* _Records of spatial reasoning questions_
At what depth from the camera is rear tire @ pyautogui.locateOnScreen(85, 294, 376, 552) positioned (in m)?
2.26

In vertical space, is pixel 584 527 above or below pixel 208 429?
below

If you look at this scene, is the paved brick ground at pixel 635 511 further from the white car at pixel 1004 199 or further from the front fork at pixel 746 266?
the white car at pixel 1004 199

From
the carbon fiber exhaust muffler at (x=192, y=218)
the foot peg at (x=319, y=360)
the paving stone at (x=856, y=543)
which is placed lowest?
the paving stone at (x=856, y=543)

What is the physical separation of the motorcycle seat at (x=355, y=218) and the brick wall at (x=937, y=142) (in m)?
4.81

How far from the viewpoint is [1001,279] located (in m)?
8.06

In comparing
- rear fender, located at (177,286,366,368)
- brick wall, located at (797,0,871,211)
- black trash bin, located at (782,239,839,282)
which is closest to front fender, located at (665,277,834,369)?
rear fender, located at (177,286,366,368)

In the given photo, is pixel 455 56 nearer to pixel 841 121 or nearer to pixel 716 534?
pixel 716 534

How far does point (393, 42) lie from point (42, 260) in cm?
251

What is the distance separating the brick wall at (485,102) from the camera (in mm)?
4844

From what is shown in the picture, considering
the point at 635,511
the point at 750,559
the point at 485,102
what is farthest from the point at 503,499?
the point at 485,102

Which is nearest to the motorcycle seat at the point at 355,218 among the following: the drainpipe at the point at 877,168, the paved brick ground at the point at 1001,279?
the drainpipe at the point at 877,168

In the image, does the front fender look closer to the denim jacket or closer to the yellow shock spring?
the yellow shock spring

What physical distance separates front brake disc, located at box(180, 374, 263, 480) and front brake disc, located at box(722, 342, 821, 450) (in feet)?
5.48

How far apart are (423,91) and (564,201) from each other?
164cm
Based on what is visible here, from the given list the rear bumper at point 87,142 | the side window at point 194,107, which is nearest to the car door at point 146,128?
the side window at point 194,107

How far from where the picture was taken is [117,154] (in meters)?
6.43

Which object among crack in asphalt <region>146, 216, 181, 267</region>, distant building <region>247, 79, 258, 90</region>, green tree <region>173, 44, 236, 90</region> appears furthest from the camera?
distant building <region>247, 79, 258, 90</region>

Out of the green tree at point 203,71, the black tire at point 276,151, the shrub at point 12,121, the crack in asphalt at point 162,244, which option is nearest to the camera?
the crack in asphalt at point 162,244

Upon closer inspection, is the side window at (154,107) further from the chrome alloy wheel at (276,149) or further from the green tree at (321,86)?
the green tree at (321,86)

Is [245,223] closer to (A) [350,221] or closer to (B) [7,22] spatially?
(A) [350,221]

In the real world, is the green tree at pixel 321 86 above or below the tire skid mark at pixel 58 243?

* _TASK STATEMENT_
Set down the listing above in full, please, exactly as it appears.

* _IN RESPONSE_
At what depth from the camera is rear tire @ pyautogui.locateOnScreen(85, 294, 376, 552) positioned (in m)?
2.26

In vertical space, is pixel 584 527 above or below pixel 208 429?
below

If you look at this scene, is the paved brick ground at pixel 635 511 further from the white car at pixel 1004 199 or further from the front fork at pixel 746 266?
the white car at pixel 1004 199

From
the carbon fiber exhaust muffler at (x=192, y=218)
the foot peg at (x=319, y=360)
the paving stone at (x=856, y=543)
which is placed lowest?
the paving stone at (x=856, y=543)

What is the physical separation of the motorcycle seat at (x=355, y=218) and the brick wall at (x=937, y=142) (in m)?
4.81

How far from the viewpoint is [1001,279] located (in m)?
8.06

In comparing
- rear fender, located at (177,286,366,368)
- brick wall, located at (797,0,871,211)
- black trash bin, located at (782,239,839,282)
which is closest to front fender, located at (665,277,834,369)?
rear fender, located at (177,286,366,368)

In the given photo, is pixel 455 56 nearer to pixel 841 121 or nearer to pixel 716 534?
pixel 716 534

How far does point (393, 42) lie from point (42, 260) in cm?
251

What is the distance separating the brick wall at (485,102) from the camera (in mm)?
4844

From what is shown in the picture, considering
the point at 635,511
the point at 750,559
the point at 485,102
what is farthest from the point at 503,499?
the point at 485,102

Which is nearest to the motorcycle seat at the point at 355,218 among the following: the drainpipe at the point at 877,168, the paved brick ground at the point at 1001,279?
the drainpipe at the point at 877,168

In the image, does the front fender look closer to the denim jacket or closer to the yellow shock spring?
the yellow shock spring

What physical distance separates front brake disc, located at box(180, 374, 263, 480) and front brake disc, located at box(722, 342, 821, 450) (in feet)?
5.48

How far apart are (423,91) and (564,201) from each other?
164cm
Based on what is visible here, from the given list the rear bumper at point 87,142 | the side window at point 194,107, which is nearest to the car door at point 146,128?
the side window at point 194,107

How far from where the picture was taken is [117,154] (in meters)?
6.43

Which object among crack in asphalt <region>146, 216, 181, 267</region>, distant building <region>247, 79, 258, 90</region>, green tree <region>173, 44, 236, 90</region> appears furthest from the camera?
distant building <region>247, 79, 258, 90</region>

Out of the green tree at point 203,71, the black tire at point 276,151, the shrub at point 12,121, the crack in asphalt at point 162,244, which option is nearest to the camera?
the crack in asphalt at point 162,244

Upon closer inspection, is the side window at (154,107) further from the chrome alloy wheel at (276,149) or further from the green tree at (321,86)?
the green tree at (321,86)

Is [245,223] closer to (A) [350,221] or closer to (B) [7,22] spatially?
(A) [350,221]

In the real world, is the green tree at pixel 321 86 above or below the tire skid mark at pixel 58 243?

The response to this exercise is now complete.